** Written task 1 **
In the text below on labour and the commodity form, what springs into being on the objective side of the phenomenon?
** Written task 2 **
Extend the text below on labour and the commodity form, starting right after its final sentence.

** Excerpted text **
☆ ☆ ☆ ☆

What is of central importance here is that because of this situation a man’s own activity, his own labour becomes something objective and independent of him. something that controls him by virtue of an autonomy alien to man. There is both an objective and a subjective side to this phenomenon. Objectively a world of objects and relations between things springs into being (the world of commodities and their movements on the market). The laws governing these objects are indeed gradually discovered by man, but even so they confront him as invisible forces that generate their own power. The individual can use his knowledge of these laws to his own advantage, but he is not able to modify the process by his own activity. Subjectively - where the market economy has been fully developed - a man’s activity becomes estranged from himself, it turns into a commodity which, subject to the non-human objectivity of the natural laws of society, must go its own way independently of man just like any consumer article. “What is characteristic of the capitalist age,” says Marx, “is that in the eyes of the labourer himself labour-power assumes the form of a commodity belonging to him. On the other hand it is only at this moment that the commodity form of the products of labour becomes general.” 
Thus the universality of the commodity form is responsible both objectively and subjectively for the abstraction of the human labour incorporated in commodities. (On the other hand, this universality becomes historically possible because this process of abstraction has been completed.) Objectively, in so far as the commodity form facilitates the equal exchange of qualitatively different objects, it can only exist if that formal equality is in fact recognised - at any rate in this relation, which indeed confers upon them their commodity nature. Subjectively, this formal equality of human labour in the abstract is not only the common factor to which the various commodities are reduced; it also becomes the real principle governing the actual production of commodities.
Clearly, it cannot be our aim here to describe even in outline the growth of the modern process of labour, of the isolated, ‘free’ labourer and of the division of labour. Here we need only establish that labour, abstract, equal, comparable labour, measurable with increasing precision according to the time socially necessary for its accomplishment, the labour of the capitalist division of labour existing both as the presupposition and the product of capitalist production, is born only in the course of the development of the capitalist system. Only then does it become a category of society influencing decisively the objective form of things and people in the society thus emerging, their relation to nature and the possible relations of men to each other.

☆ ☆ ☆ ☆

** Material provided **
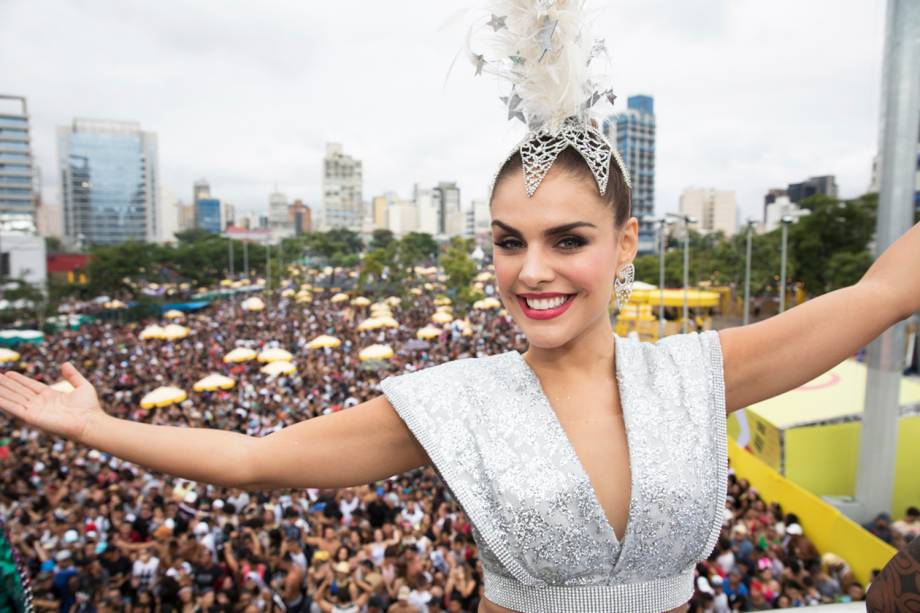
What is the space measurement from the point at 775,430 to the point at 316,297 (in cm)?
3506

☆ ☆ ☆ ☆

** Written answer 1 **
A world of objects and relations between things, namely the world of commodities and their movements on the market.

** Written answer 2 **
If we follow the path taken by labour in its development from the handicrafts via cooperation and manufacture to machine industry we can see a continuous trend towards greater rationalisation, the progressive elimination of the qualitative, human and individual attributes of the worker. On the one hand, the process of labour is progressively broken down into abstract, rational, specialised operations so that the worker loses contact with the finished product and his work is reduced to the mechanical repetition of a specialised set of actions. On the other hand, the period of time necessary for work to be accomplished (which forms the basis of rational calculation) is converted, as mechanisation and rationalisation are intensified, from a merely empirical average figure to an objectively calculable work-stint that confronts the worker as a fixed and established reality. With the modern ‘psychological’ analysis of the work-process (in Taylorism) this rational mechanisation extends right into the worker’s ‘soul’: even his psychological attributes are separated from his total personality and placed in opposition to it so as to facilitate their integration into specialised rational systems and their reduction to statistically viable concepts. 
We are concerned above all with the principle at work here: the principle of rationalisation based on what is and can be calculated. The chief changes undergone by the subject and object of the economic process are as follows: (1) in the first place, the mathematical analysis of work-processes denotes a break with the organic, irrational and qualitatively determined unity of the product. Rationalisation in the sense of being able to predict with ever greater precision all the results to be achieved is only to be acquired by the exact breakdown of every complex into its elements and by the study of the special laws governing production. Accordingly it must declare war on the organic manufacture of whole products based on the traditional amalgam of empirical experiences of work: rationalisation is unthinkable without specialisation. 
The finished article ceases to be the object of the work-process. The latter turns into the objective synthesis of rationalised special systems whose unity is determined by pure calculation and which must therefore seem to be arbitrarily connected with each other.
This destroys the organic necessity with which inter-related special operations are unified in the end-product. The unity of a product as a commodity no longer coincides with its unity as a use-value: as society becomes more radically capitalistic the increasing technical autonomy of the special operations involved in production is expressed also, as an economic autonomy, as the growing relativisation of the commodity character of a product at the various stages of production.  It is thus possible to separate forcibly the production of a use-value in time and space. This goes hand in hand with the union in time and space of special operations that are related to a set of heterogeneous use-values.
(2) In the second place, this fragmentation of the object of production necessarily entails the fragmentation of its subject. In consequence of the rationalisation of the work-process the human qualities and idiosyncrasies of the worker appear increasingly as mere sources of error when contrasted with these abstract special laws functioning according to rational predictions. Neither objectively nor in his relation to his work does man appear as the authentic master of the process; on the contrary, he is a mechanical part incorporated into a mechanical system. He finds it already pre-existing and self-sufficient, it functions independently of him and he has to conform to its laws whether he likes it or not.  As labour is progressively rationalised and mechanised his lack of will is reinforced by the way in which his activity becomes less and less active and more and more contemplative. The contemplative stance adopted towards a process mechanically conforming to fixed laws and enacted independently of man’s consciousness and impervious to human intervention, i.e. a perfectly closed system, must likewise transform the basic categories of man’s immediate attitude to the world: it reduces space and time to a common denominator and degrades time to the dimension of space.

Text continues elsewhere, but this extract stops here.